About Packet Tracer Software and Activities

Interspersed throughout the chapters you’ll find a few Cisco Packet Tracer activities. Packet Tracer allows you to create networks, visualize how packets flow in the network, and use basic testing tools to determine whether the network would work. When you see this icon, you can use Packet Tracer with the listed file to perform a task suggested in this book. The activity files are available in the course. Packet Tracer software is available only through the Cisco Networking Academy website. Ask your instructor for access to Packet Tracer.

• Chapter 1, “Cybersecurity and the Security Operations Center”: This chapter examines why networks and data are attacked and how to prepare for a career in cybersecurity operations.

• Chapter 2, “Windows Operating System”: This chapter discusses the features and characteristics of the Windows operating system, including its operation and how to secure Windows endpoints.

• Chapter 3, “Linux Operating System”: This chapter discusses the features and characteristics of the Linux operating system, including basic operation in the Linux shell, basic administrative tasks, and basic security-related tasks on a Linux host.

• Chapter 4, “Network Protocols and Services”: This chapter discusses the operation of network protocols and services, including network operations, Ethernet and IP, common testing utilities, address resolution, transport functionality, and applications that provide network services.

• Chapter 5, “Network Infrastructure”: This chapter discusses network infrastructure, including wired and wireless networks, network security devices, and network topologies.

• Chapter 6, “Principles of Network Security”: This chapter discusses the various types of network attacks, including how networks are attacked and the various types of threats and attacks.

• Chapter 7, “Network Attacks: A Deeper Look”: This chapter dives deeper into network attacks, including how to identify attacks using network monitoring tools.
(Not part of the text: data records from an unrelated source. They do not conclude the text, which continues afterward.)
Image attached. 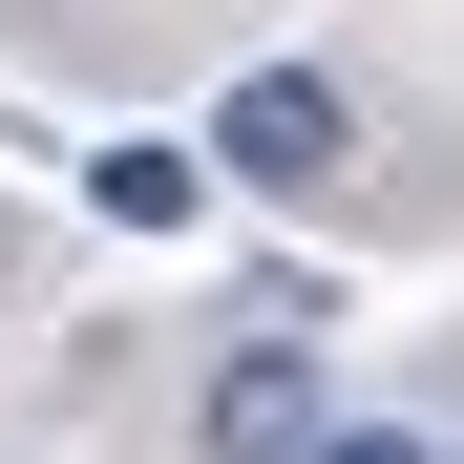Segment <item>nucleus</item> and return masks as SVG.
<instances>
[{
    "instance_id": "nucleus-1",
    "label": "nucleus",
    "mask_w": 464,
    "mask_h": 464,
    "mask_svg": "<svg viewBox=\"0 0 464 464\" xmlns=\"http://www.w3.org/2000/svg\"><path fill=\"white\" fill-rule=\"evenodd\" d=\"M338 169H359V106L317 63H254V85L211 106V190H338Z\"/></svg>"
},
{
    "instance_id": "nucleus-2",
    "label": "nucleus",
    "mask_w": 464,
    "mask_h": 464,
    "mask_svg": "<svg viewBox=\"0 0 464 464\" xmlns=\"http://www.w3.org/2000/svg\"><path fill=\"white\" fill-rule=\"evenodd\" d=\"M338 401H317V338H254V359H211V464H317Z\"/></svg>"
},
{
    "instance_id": "nucleus-3",
    "label": "nucleus",
    "mask_w": 464,
    "mask_h": 464,
    "mask_svg": "<svg viewBox=\"0 0 464 464\" xmlns=\"http://www.w3.org/2000/svg\"><path fill=\"white\" fill-rule=\"evenodd\" d=\"M85 211L106 232H190L211 211V148H85Z\"/></svg>"
},
{
    "instance_id": "nucleus-4",
    "label": "nucleus",
    "mask_w": 464,
    "mask_h": 464,
    "mask_svg": "<svg viewBox=\"0 0 464 464\" xmlns=\"http://www.w3.org/2000/svg\"><path fill=\"white\" fill-rule=\"evenodd\" d=\"M317 464H443V443H401V422H338V443H317Z\"/></svg>"
}]
</instances>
Also, the vulnerabilities of TCP/IP and network applications are discussed.

• Chapter 8, “Protecting the Network”: This chapter discusses methods to prevent malicious access to networks, hosts, and data, including approaches to network security defense, access control methods, and using various intelligence sources to locate current security threats.

• Chapter 9, “Cryptography and the Public Key Infrastructure”: This chapter discusses the impact of cryptography on network security monitoring, including tools to encrypt and decrypt data and the public key infrastructure (PKI).

• Chapter 10, “Endpoint Security and Analysis”: This chapter discusses how to investigate endpoint vulnerabilities and attacks, including malware analysis and endpoint vulnerability assessment.

• Chapter 11, “Security Monitoring”: This chapter discusses how to identify network security alerts, including how network security technologies affect security monitoring and the type of log files used in security monitoring.

• Chapter 12, “Intrusion Data Analysis”: This chapter discusses how to analyze network intrusion data to verify potential exploits, including the process of evaluating alerts, determining the source of an alert, and the handling of evidence to ensure proper attack attribution.

• Chapter 13, “Incident Response and Handling”: This chapter discusses how to apply incident response models to manage security incidents. Response models include the Cyber Kill Chain, the Diamond Model of intrusion, the VERIS schema, and NIST 800-61r2 standards.

• Appendix A, “Answers to the ‘Check Your Understanding’ Questions”: This appendix lists the answers to the “Check Your Understanding” review questions that are included at the end of each chapter.

• Glossary: The Glossary provides you with definitions for all the key terms identified in each chapter.